[START RECORD EXTRACTS]
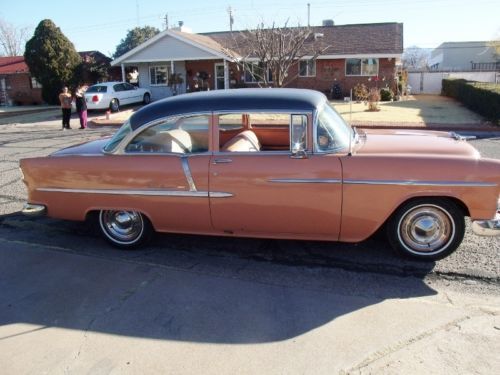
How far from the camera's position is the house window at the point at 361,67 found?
27047 millimetres

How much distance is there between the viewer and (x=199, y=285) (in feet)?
13.4

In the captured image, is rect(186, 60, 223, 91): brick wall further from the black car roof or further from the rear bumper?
the black car roof

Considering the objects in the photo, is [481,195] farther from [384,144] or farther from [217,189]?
[217,189]

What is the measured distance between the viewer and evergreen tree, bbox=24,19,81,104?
26641 millimetres

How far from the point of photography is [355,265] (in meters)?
4.38

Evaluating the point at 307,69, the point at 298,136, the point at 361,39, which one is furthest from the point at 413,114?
the point at 298,136

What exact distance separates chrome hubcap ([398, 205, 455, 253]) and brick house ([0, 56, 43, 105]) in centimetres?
3263

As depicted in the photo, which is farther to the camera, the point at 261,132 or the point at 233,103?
the point at 261,132

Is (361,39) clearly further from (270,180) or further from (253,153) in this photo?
(270,180)

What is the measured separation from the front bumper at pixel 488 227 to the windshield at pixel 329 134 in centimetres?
137

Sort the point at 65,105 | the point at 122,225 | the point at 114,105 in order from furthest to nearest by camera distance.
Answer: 1. the point at 114,105
2. the point at 65,105
3. the point at 122,225

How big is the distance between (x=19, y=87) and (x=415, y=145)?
34318mm

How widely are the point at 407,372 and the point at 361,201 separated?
1.65 m

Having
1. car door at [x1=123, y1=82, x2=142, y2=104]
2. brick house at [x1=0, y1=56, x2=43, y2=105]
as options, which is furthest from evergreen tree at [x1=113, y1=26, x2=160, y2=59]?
car door at [x1=123, y1=82, x2=142, y2=104]
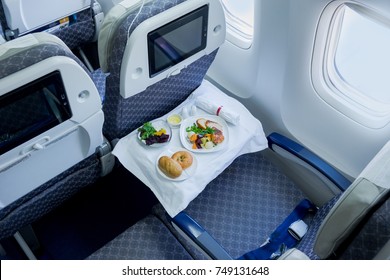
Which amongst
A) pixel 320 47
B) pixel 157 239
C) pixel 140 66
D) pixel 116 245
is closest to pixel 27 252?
pixel 116 245

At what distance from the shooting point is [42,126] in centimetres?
200

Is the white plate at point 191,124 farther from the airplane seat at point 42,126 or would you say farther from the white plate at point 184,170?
the airplane seat at point 42,126

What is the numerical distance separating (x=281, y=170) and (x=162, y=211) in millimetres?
883

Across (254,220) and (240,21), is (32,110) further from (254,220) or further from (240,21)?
(240,21)

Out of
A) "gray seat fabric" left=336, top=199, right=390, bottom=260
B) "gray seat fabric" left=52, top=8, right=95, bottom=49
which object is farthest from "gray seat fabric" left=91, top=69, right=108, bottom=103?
"gray seat fabric" left=336, top=199, right=390, bottom=260

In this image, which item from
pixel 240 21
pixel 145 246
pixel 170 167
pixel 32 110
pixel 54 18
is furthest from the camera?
pixel 54 18

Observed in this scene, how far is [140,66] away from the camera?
2160 millimetres

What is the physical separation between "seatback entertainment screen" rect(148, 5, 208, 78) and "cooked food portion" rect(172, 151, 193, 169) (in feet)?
1.47

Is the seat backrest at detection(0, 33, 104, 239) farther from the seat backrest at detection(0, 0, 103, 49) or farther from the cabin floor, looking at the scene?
the seat backrest at detection(0, 0, 103, 49)

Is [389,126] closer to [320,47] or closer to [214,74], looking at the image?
[320,47]

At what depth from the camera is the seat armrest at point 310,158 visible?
2.48 metres

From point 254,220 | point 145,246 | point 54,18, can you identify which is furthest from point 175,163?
point 54,18

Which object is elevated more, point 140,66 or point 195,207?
point 140,66

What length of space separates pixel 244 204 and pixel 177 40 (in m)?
1.06
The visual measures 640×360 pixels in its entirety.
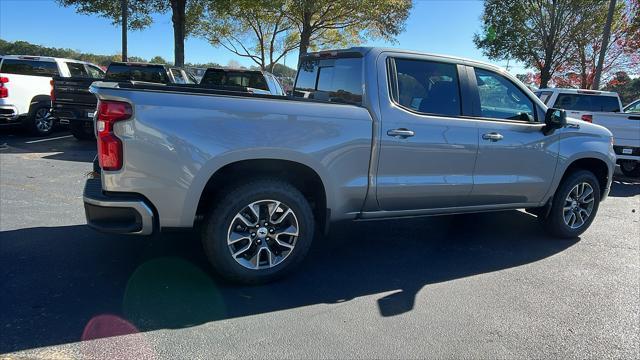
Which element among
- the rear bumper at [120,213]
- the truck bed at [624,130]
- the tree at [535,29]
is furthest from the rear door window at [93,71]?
the tree at [535,29]

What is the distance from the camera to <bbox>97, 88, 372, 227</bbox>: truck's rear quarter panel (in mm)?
3260

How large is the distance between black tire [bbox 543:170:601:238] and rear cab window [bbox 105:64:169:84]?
9.15m

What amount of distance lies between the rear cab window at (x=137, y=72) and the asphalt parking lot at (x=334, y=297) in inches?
254

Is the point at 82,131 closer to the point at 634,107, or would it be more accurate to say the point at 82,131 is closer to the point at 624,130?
the point at 624,130

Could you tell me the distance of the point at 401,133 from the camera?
407 centimetres

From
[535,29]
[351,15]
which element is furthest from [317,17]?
[535,29]

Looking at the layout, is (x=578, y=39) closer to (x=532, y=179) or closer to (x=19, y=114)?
(x=532, y=179)

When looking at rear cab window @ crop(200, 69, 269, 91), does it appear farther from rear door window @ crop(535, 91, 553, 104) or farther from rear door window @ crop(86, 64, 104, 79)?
rear door window @ crop(535, 91, 553, 104)

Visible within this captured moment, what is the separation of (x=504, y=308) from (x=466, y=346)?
76 cm

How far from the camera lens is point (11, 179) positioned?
7012mm

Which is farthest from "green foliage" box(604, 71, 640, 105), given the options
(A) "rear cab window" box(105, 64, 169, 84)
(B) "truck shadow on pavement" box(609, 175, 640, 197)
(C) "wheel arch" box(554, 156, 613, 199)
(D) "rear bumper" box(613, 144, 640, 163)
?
(A) "rear cab window" box(105, 64, 169, 84)

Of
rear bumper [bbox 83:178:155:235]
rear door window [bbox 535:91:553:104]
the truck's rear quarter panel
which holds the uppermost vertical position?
rear door window [bbox 535:91:553:104]

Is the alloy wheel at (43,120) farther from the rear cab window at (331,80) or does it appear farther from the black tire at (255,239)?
the black tire at (255,239)

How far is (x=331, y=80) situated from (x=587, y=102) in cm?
933
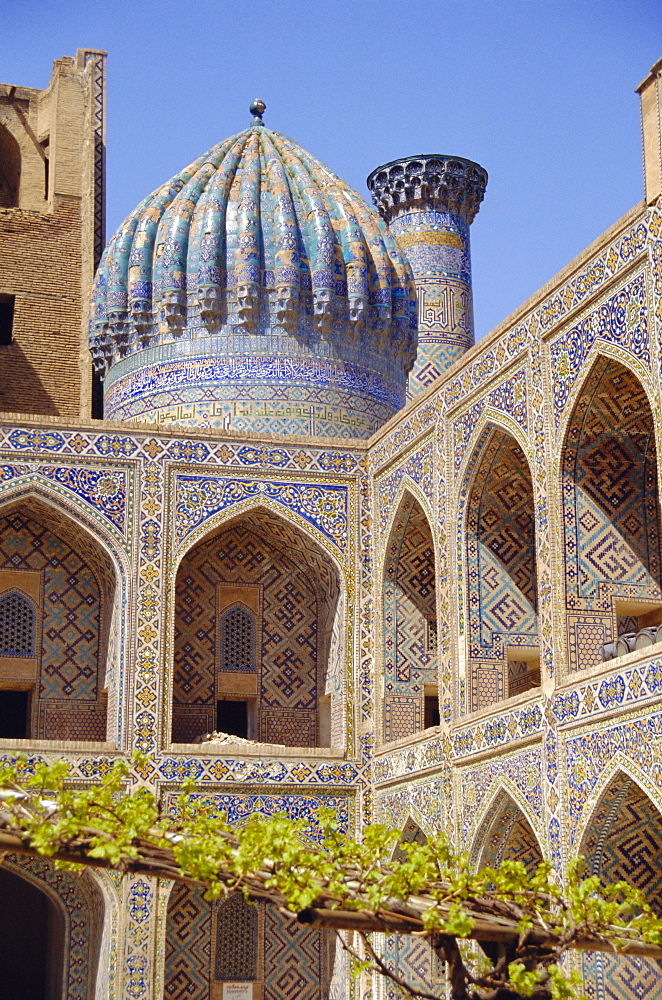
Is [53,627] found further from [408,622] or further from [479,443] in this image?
[479,443]

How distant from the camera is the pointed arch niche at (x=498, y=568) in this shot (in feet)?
36.3

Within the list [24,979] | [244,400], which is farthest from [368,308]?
[24,979]

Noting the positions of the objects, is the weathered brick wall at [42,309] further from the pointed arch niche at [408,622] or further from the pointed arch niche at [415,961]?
the pointed arch niche at [415,961]

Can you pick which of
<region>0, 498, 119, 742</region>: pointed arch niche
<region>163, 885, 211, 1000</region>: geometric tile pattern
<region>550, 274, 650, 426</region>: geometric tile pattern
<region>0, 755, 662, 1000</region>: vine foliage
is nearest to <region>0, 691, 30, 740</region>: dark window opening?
<region>0, 498, 119, 742</region>: pointed arch niche

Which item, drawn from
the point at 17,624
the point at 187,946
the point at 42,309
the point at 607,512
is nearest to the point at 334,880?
the point at 607,512

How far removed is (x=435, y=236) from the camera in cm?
1908

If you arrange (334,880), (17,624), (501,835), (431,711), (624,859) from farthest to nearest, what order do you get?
(431,711), (17,624), (501,835), (624,859), (334,880)

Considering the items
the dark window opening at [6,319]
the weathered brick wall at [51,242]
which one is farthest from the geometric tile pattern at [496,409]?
the dark window opening at [6,319]

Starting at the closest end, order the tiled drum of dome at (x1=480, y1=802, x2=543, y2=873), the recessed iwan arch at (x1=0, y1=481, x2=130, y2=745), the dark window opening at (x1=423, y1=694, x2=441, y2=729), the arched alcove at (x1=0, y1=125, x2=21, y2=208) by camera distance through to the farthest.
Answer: the tiled drum of dome at (x1=480, y1=802, x2=543, y2=873), the recessed iwan arch at (x1=0, y1=481, x2=130, y2=745), the dark window opening at (x1=423, y1=694, x2=441, y2=729), the arched alcove at (x1=0, y1=125, x2=21, y2=208)

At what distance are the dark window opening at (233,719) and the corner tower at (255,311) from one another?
2.42 m

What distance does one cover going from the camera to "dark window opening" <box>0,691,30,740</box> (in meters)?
13.0

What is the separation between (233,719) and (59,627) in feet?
5.27

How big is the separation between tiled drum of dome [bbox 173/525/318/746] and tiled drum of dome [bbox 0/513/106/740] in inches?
26.6

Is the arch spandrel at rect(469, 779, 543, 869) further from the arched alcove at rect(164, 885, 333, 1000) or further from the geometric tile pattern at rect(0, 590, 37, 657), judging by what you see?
the geometric tile pattern at rect(0, 590, 37, 657)
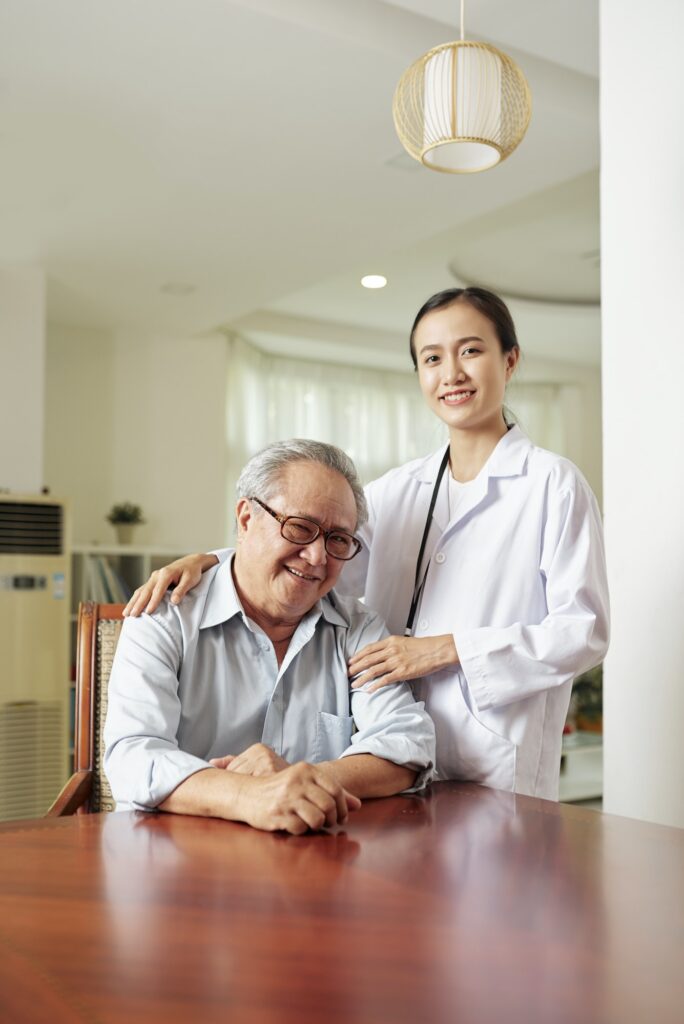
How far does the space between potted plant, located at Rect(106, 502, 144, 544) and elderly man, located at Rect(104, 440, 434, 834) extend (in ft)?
16.1

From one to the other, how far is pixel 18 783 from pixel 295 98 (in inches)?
132

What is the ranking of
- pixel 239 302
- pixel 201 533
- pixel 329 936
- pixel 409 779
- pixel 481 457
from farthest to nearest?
1. pixel 201 533
2. pixel 239 302
3. pixel 481 457
4. pixel 409 779
5. pixel 329 936

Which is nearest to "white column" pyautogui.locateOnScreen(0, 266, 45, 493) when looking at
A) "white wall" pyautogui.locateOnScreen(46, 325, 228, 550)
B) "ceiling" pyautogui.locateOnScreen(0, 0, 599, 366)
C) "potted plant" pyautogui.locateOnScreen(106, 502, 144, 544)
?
"ceiling" pyautogui.locateOnScreen(0, 0, 599, 366)

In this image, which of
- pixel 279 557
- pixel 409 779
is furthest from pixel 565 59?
pixel 409 779

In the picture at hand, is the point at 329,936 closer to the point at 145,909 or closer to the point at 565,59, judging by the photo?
the point at 145,909

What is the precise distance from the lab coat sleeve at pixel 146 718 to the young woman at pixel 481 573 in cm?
6

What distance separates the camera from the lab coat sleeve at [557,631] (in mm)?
1680

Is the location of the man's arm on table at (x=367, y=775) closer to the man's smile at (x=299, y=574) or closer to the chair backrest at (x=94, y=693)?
the man's smile at (x=299, y=574)

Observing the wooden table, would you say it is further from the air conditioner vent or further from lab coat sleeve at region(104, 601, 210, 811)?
the air conditioner vent

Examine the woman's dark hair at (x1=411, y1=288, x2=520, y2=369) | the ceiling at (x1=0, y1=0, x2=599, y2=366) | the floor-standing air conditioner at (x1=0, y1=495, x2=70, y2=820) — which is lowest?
the floor-standing air conditioner at (x1=0, y1=495, x2=70, y2=820)

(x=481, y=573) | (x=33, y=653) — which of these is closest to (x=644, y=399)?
(x=481, y=573)

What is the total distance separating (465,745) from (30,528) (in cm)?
364

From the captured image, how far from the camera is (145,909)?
0.96 m

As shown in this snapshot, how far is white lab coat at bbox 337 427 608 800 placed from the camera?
169cm
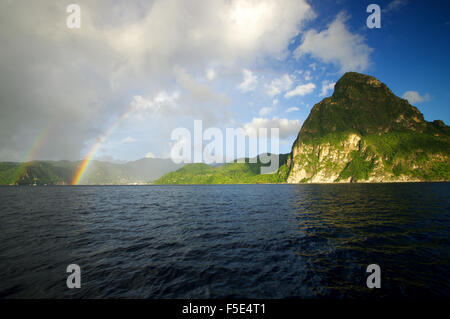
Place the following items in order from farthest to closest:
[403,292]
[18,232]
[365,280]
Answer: [18,232] < [365,280] < [403,292]

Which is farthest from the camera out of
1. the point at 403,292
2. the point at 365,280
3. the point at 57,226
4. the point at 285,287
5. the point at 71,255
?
the point at 57,226

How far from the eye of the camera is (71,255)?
1435cm

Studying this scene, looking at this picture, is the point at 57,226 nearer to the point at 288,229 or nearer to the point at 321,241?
the point at 288,229

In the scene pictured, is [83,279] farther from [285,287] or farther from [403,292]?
[403,292]

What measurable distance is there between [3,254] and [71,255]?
581 centimetres
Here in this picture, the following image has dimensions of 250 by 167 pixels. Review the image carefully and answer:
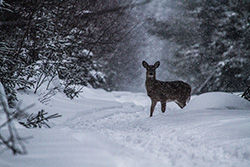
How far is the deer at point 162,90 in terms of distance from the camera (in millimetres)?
[END RECORD EXTRACTS]
YOUR TASK:
Copy nothing outside the span: please output the lines from the one with "What is the total" through the end of the entries above, and skip the pictures.

OUTPUT OF THE EXERCISE:
What is the total distance separating (465,745) from (30,528) (in cm)?
364

From the captured image, how far from the camera is (145,909)?
0.96 m

As shown in this snapshot, how far is white lab coat at bbox 337 427 608 800 placed from the camera?
169cm
Place the following items in order from farthest to closest:
[403,292]
[18,232]
[365,280]
Answer: [18,232] < [365,280] < [403,292]

Which is farthest from the camera out of
1. the point at 403,292
2. the point at 365,280
3. the point at 57,226
4. the point at 285,287
5. the point at 71,255
?
the point at 57,226

How far from the eye of the camera is (71,255)?
1435cm

Studying this scene, looking at this picture, is the point at 57,226 nearer to the point at 288,229 or nearer to the point at 321,241?
the point at 288,229

In the scene pictured, is [83,279] farther from [285,287] or farther from [403,292]?
[403,292]

What measurable distance is there between [3,254] and [71,255]?
581 centimetres
Here in this picture, the following image has dimensions of 250 by 167 pixels. Review the image carefully and answer:
How far is the deer at point 162,90 in terms of distance from the camera (in millimetres)?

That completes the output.